REQUEST
Write out the data below word for word, leaving every line unchanged.

***** GIVEN RECORDS

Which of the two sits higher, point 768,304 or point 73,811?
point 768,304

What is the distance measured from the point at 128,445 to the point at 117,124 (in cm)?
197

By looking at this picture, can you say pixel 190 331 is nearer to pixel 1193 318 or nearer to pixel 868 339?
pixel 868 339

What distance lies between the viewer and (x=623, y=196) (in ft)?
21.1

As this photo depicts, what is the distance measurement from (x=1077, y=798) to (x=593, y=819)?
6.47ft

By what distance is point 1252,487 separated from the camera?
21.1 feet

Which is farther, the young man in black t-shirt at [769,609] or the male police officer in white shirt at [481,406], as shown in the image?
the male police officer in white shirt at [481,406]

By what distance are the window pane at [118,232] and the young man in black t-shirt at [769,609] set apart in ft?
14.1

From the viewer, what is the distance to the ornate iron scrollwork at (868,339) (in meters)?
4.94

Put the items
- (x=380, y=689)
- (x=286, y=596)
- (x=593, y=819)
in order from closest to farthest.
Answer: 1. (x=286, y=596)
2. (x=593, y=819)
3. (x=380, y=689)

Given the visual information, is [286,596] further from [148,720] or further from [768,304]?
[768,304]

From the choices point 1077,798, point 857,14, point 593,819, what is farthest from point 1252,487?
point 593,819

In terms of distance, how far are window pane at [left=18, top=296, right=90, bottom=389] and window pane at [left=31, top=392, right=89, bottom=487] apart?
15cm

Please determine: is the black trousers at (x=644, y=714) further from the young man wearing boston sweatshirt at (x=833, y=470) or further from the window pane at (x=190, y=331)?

**********

SOLUTION TO THIS PROBLEM
Which of the two sits higher, point 768,304 or point 73,811?
point 768,304

What is the distance measured from the point at 128,445 to the point at 117,124 (in cm)?
197

By looking at this picture, can you say pixel 190 331 is nearer to pixel 1193 318 or nearer to pixel 868 339?
pixel 868 339

What distance lies between the viewer and (x=623, y=196) (in ft)?
21.1

As this photo depicts, what is the distance measurement from (x=1077, y=798) to (x=593, y=819)?
6.47ft

By what distance is point 1252,487 separated from the camera?
21.1 feet

Which is farther, the young man in black t-shirt at [769,609] or the male police officer in white shirt at [481,406], as shown in the image?
the male police officer in white shirt at [481,406]

By what distance are the window pane at [118,232] and the young man in black t-shirt at [769,609] set apart in ft?
14.1

From the viewer, what is the distance to the ornate iron scrollwork at (868,339) (in meters)?
4.94

Put the items
- (x=380, y=689)
- (x=286, y=596)
- (x=593, y=819)
in order from closest to farthest.
Answer: 1. (x=286, y=596)
2. (x=593, y=819)
3. (x=380, y=689)

Given the visual information, is [286,596] further from [148,720] or further from [768,304]?
[768,304]

From the choices point 1077,798, point 857,14, point 593,819, what is farthest from point 1252,487?
point 593,819

In terms of distance, how far are window pane at [left=18, top=296, right=90, bottom=389] and window pane at [left=31, top=392, right=89, bottom=487] apart?
15cm

Please determine: is the black trousers at (x=644, y=714) further from the young man wearing boston sweatshirt at (x=833, y=470) or further from the window pane at (x=190, y=331)?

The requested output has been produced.